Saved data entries
-- -- --
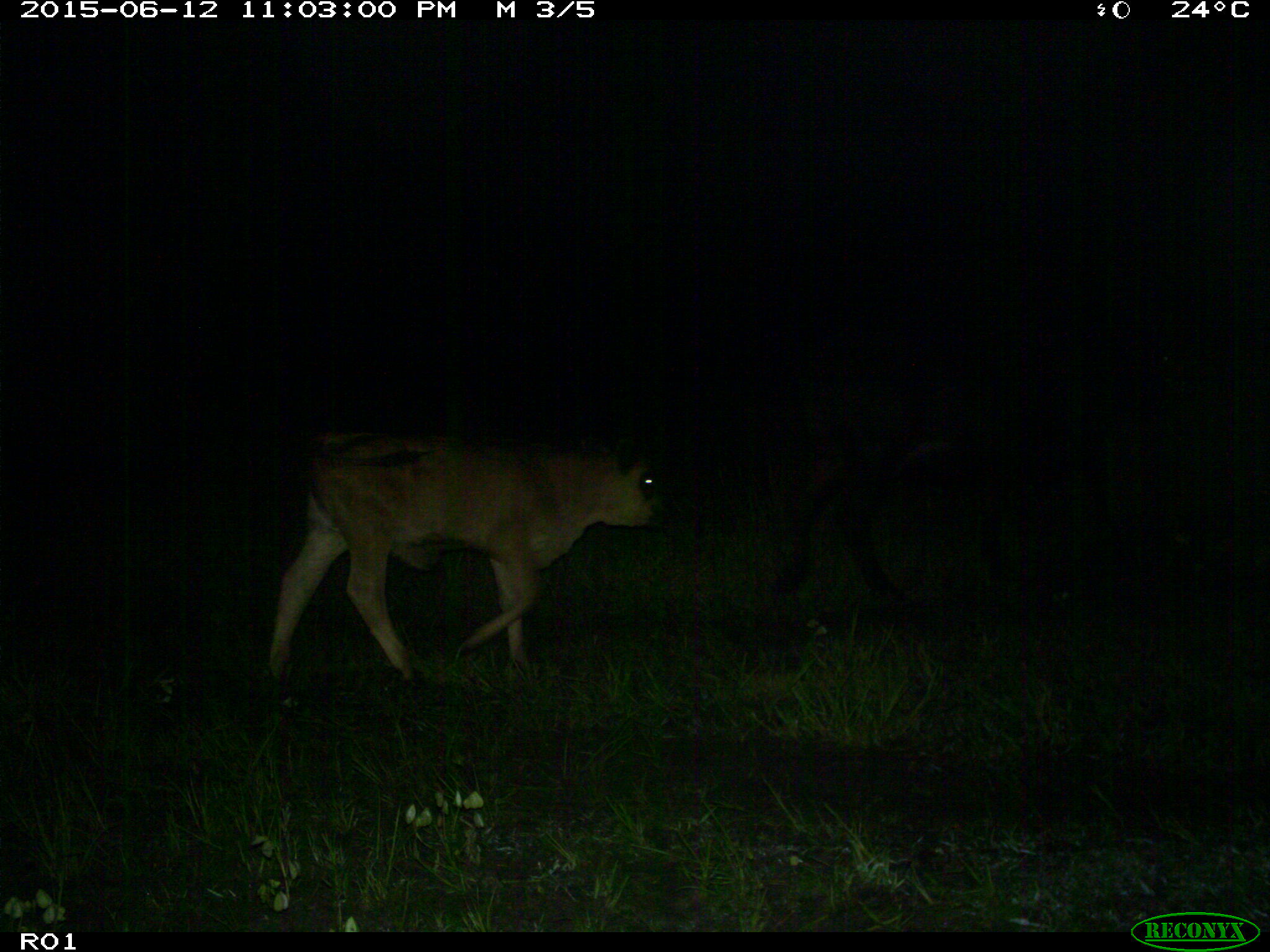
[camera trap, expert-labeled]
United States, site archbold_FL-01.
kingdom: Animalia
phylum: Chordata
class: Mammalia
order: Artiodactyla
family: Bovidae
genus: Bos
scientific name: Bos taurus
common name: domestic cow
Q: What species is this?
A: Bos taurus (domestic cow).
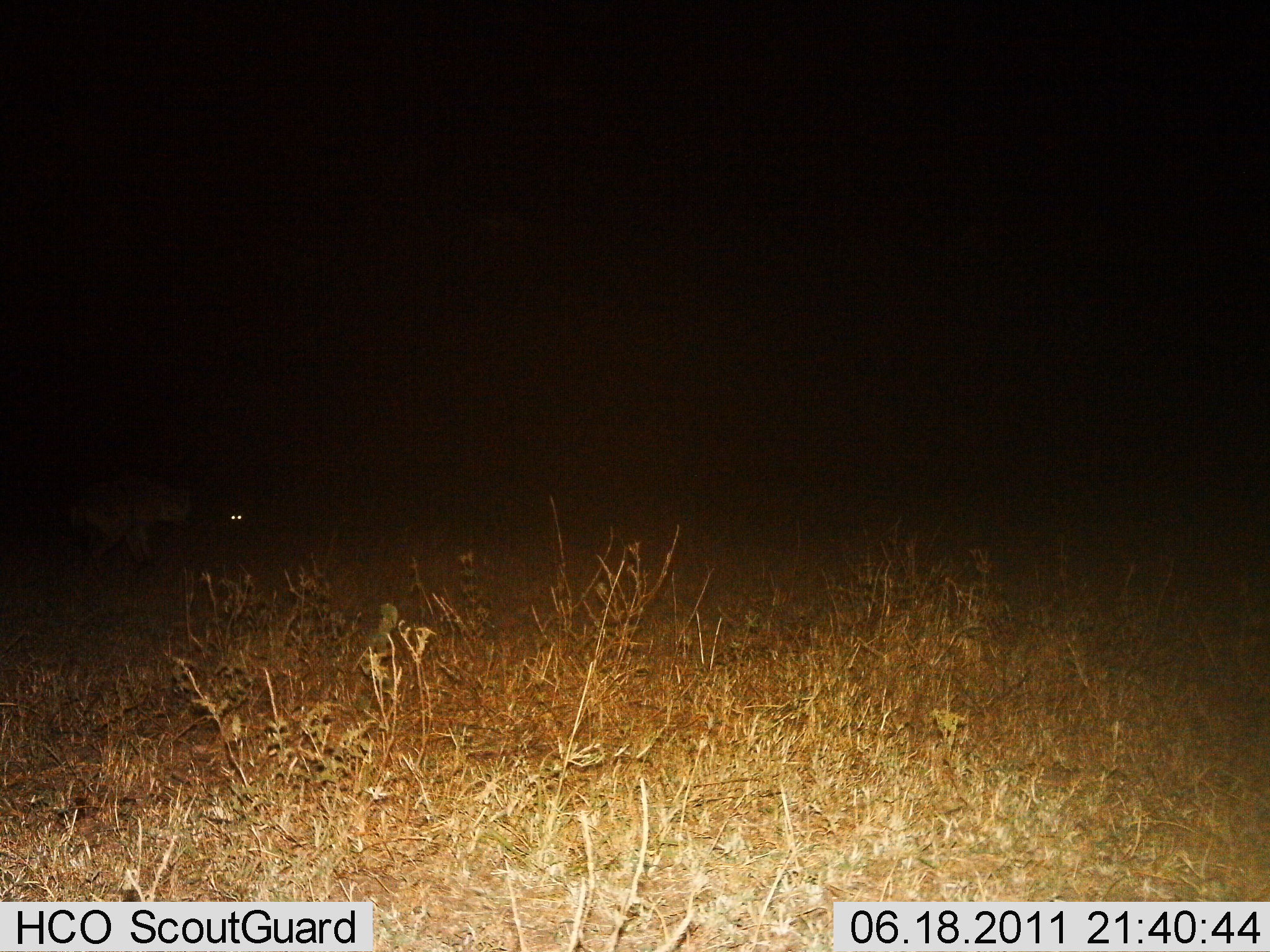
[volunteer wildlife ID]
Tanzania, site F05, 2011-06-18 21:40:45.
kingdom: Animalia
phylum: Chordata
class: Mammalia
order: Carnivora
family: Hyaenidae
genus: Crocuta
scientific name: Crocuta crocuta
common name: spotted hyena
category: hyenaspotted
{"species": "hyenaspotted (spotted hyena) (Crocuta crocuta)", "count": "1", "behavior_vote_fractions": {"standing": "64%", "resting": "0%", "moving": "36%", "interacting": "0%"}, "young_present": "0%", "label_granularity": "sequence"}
-- -- --
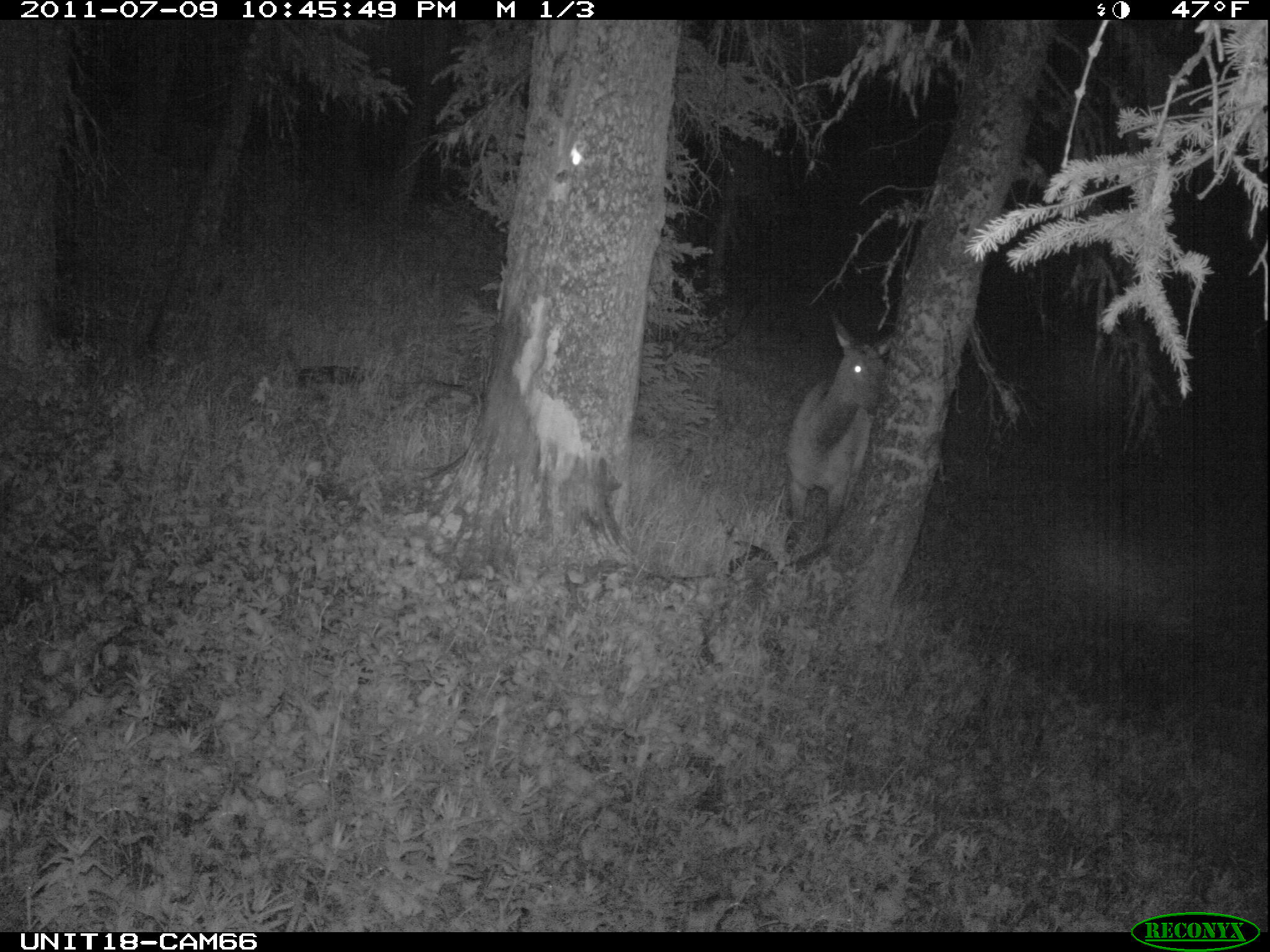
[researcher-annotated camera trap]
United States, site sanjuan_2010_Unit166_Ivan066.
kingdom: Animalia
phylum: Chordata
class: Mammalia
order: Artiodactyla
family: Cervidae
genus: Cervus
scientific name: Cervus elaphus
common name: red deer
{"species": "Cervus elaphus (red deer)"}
-- -- --
- _Task to carry out_
Exactly reproduce the lines above, starting at the one that contains "[camera trap, expert-labeled]" and ending at the one that contains "[volunteer wildlife ID]", both inclusive; leave the pictures out and add no other lines.

- _Task solution_
[camera trap, expert-labeled]
United States, site archbold_FL-01.
kingdom: Animalia
phylum: Chordata
class: Mammalia
order: Artiodactyla
family: Bovidae
genus: Bos
scientific name: Bos taurus
common name: domestic cow
Q: What species is this?
A: Bos taurus (domestic cow).
[volunteer wildlife ID]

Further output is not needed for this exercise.